Verilen Metin:
+ + + + + + +

Hukuk(!) adamlarımızın kahir ekseriyeti itibariyle önceliği hak ve adalet değil; güç kaynağı devlet, ordu, hükümet, cumhurbaşkanlığı vesaire her neyse “onlar ne der” olmuştur. Bu davada da Sinan Çetin’in ölenin ailesine davanın geri çekilmesi için jest yapabilecek kadar zengin olmasının, Sinan Çetin’in iktidara yakın olmasının, görünmesinin etkisi olma ihtimali yoktur demeyi çok isterdim. FETÖ davalarında “ne kadar adam tutuklarsam o kadar iktidara yaranırım” mantığı ile suçlu suçsuz bir sürü hukuk katliamına imza atan hakimlerimizin bu olayda tahliye lehine oy kullanmaları bana da manidar gelmiyor değil. Bütün bunların yanında kamuoyunda rahatsızlık oluşturmak için bilerek verilen yanlış kararlar olabileceğini de hesaba katmak zorundayız diye de düşünmekten alamıyorum kendimi. Bana göre burada tek geçerli sebep cezaevlerinde yer açılması kaygısı olabilir!

+ + + + + + +

Alıştırma Bölümleri:
1) Şu ifadelerin metinle uyuşup uyuşmadığını belirtin: (a) Yazar, Sinan Çetin'in iktidara yakın olmasının hiçbir etkisi olmadığından emindir. (b) Hakimler bu olayda tahliye lehine oy kullanmıştır. (c) Yazara göre tek geçerli sebep cezaevlerinde yer açılması kaygısı olabilir. Her ifade için evet ya da hayır deyin ve kararı belirleyen sözcükleri metinden aynen aktarın.
2) Metne göre hukuk adamlarının büyük çoğunluğu için öncelik, hak ve adalet yerine ne olmuştur?
3) Metinde "Hukuk(!) adamlarımızın kahir" ile "açılması kaygısı olabilir!" arasındaki bölümü, bu iki ifade de dahil olmak üzere aynen alıntılayın.
Öğelerin bu metinle hiçbir ilgisi yoktur.

Gösterilen Bilgiler:

+ + + + + + +

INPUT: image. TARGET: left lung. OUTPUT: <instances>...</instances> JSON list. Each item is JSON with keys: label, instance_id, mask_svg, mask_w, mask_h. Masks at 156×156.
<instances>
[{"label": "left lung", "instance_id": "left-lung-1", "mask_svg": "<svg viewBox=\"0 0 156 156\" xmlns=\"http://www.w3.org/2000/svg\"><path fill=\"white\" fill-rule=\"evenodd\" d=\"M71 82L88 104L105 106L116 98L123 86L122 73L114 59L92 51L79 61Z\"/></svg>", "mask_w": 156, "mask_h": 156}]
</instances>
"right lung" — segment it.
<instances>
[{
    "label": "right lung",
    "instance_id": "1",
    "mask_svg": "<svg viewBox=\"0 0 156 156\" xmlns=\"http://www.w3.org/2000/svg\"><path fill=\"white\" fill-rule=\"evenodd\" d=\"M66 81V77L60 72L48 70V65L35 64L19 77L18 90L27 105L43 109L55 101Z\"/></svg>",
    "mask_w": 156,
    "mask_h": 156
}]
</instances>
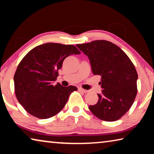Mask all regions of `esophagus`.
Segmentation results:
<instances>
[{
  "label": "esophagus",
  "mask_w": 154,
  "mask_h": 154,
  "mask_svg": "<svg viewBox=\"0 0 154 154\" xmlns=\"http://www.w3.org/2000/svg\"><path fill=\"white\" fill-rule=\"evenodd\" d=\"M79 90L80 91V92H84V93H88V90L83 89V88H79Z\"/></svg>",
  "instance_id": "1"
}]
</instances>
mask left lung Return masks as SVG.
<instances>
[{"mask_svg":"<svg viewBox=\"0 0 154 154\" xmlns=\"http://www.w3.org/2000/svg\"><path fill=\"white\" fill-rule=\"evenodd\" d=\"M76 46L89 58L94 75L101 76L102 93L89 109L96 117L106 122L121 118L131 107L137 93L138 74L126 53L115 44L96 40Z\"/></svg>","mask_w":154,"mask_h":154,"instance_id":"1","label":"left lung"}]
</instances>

+ + + + + + +

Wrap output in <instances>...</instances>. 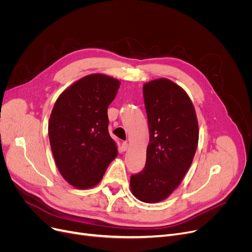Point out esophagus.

+ + + + + + +

Görev Yanıtları:
1)
(a) Hayır: "etkisi olma ihtimali yoktur demeyi çok isterdim"
(b) Evet: "bu olayda tahliye lehine oy kullanmaları"
(c) Evet: "Bana göre burada tek geçerli sebep cezaevlerinde yer açılması kaygısı olabilir!"

2) Güç kaynağı olan devlet, ordu, hükümet, cumhurbaşkanlığı vesaire her neyse, "onlar ne der" sorusu olmuştur.

3)
Hukuk(!) adamlarımızın kahir ekseriyeti itibariyle önceliği hak ve adalet değil; güç kaynağı devlet, ordu, hükümet, cumhurbaşkanlığı vesaire her neyse “onlar ne der” olmuştur. Bu davada da Sinan Çetin’in ölenin ailesine davanın geri çekilmesi için jest yapabilecek kadar zengin olmasının, Sinan Çetin’in iktidara yakın olmasının, görünmesinin etkisi olma ihtimali yoktur demeyi çok isterdim. FETÖ davalarında “ne kadar adam tutuklarsam o kadar iktidara yaranırım” mantığı ile suçlu suçsuz bir sürü hukuk katliamına imza atan hakimlerimizin bu olayda tahliye lehine oy kullanmaları bana da manidar gelmiyor değil. Bütün bunların yanında kamuoyunda rahatsızlık oluşturmak için bilerek verilen yanlış kararlar olabileceğini de hesaba katmak zorundayız diye de düşünmekten alamıyorum kendimi. Bana göre burada tek geçerli sebep cezaevlerinde yer açılması kaygısı olabilir!